S. Poornima1,*, N. Sripriya1, Adel Fahad Alrasheedi2, S. S. Askar2, Mohamed Abouhawwash3,4

1 Department of Information Technology, Sri Sivasubramaniya Nadar College of Engineering, Chennai, 603110, India
2 Department of Statistics and Operations Research, College of Science, King Saud University, Riyadh, 11451, Saudi Arabia
3 Department of Mathematics, Faculty of Science, Mansoura University, Mansoura, 35516, Egypt
4 Department of Computational Mathematics, Science, and Engineering (CMSE), Michigan State University, East Lansing, MI, 48824, USA

* Corresponding Author: S. Poornima. Email: email

Intelligent Automation & Soft Computing 2023, 36(2), 2393-2409. https://doi.org/10.32604/iasc.2023.024820

Abstract

Plant diseases prediction is the essential technique to prevent the yield loss and gain high production of agricultural products. The monitoring of plant health continuously and detecting the diseases is a significant for sustainable agriculture. Manual system to monitor the diseases in plant is time consuming and report a lot of errors. There is high demand for technology to detect the plant diseases automatically. Recently image processing approach and deep learning approach are highly invited in detection of plant diseases. The diseases like late blight, bacterial spots, spots on Septoria leaf and yellow leaf curved are widely found in plants. These are the main reasons to affects the plants life and yield. To identify the diseases earliest, our research presents the hybrid method by combining the region based convolutional neural network (RCNN) and region based fully convolutional networks (RFCN) for classifying the diseases.
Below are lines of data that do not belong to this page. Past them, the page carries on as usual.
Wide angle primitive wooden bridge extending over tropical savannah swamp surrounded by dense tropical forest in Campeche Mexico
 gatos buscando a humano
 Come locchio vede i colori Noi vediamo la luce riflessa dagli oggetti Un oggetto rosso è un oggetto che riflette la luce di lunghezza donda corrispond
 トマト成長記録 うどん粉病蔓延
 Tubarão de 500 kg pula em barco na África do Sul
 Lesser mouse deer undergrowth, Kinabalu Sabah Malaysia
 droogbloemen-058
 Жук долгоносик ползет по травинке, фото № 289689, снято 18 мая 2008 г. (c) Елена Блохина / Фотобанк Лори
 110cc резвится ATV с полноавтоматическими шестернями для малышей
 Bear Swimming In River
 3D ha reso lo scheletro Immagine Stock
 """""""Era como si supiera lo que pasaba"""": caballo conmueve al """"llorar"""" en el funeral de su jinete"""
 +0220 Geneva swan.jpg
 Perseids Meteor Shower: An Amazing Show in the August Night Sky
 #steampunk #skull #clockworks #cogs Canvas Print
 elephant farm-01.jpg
First the leaf images of plants are collected and preprocessed to remove noisy data in image. Further data normalization, augmentation and removal of background noises are done. The images are divided as testing and training, training images are fed as input to deep learning architecture. First, we identify the region of interest (RoI) by using selective search. In every region, feature of convolutional neural network (CNN) is extracted independently for further classification. The plants such as tomato, potato and bell pepper are taken for this experiment. The plant input image is analyzed and classify as healthy plant or unhealthy plant. If the image is detected as unhealthy, then type of diseases the plant is affected will be displayed. Our proposed technique achieves 98.5% of accuracy in predicting the plant diseases.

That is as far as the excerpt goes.